--- DATA FOR PROCESSING ---

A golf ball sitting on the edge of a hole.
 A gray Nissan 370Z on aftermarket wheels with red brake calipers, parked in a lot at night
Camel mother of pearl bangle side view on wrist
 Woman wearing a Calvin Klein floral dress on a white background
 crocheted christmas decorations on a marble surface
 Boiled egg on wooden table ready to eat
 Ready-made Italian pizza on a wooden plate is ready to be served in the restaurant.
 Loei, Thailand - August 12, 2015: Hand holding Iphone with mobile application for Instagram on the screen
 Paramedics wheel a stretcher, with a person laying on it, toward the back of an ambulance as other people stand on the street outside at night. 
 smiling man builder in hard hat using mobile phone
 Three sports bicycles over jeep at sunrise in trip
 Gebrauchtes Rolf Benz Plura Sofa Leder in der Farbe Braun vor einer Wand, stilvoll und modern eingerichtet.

---

EXERCISE DETAILS> Of all the entries above, retype exactly the lines from the line with "A gray Nissan" to the line with "Loei, Thailand - August", both included, and no others.

TASK ANSWER>
 A gray Nissan 370Z on aftermarket wheels with red brake calipers, parked in a lot at night
Camel mother of pearl bangle side view on wrist
 Woman wearing a Calvin Klein floral dress on a white background
 crocheted christmas decorations on a marble surface
 Boiled egg on wooden table ready to eat
 Ready-made Italian pizza on a wooden plate is ready to be served in the restaurant.
 Loei, Thailand - August 12, 2015: Hand holding Iphone with mobile application for Instagram on the screen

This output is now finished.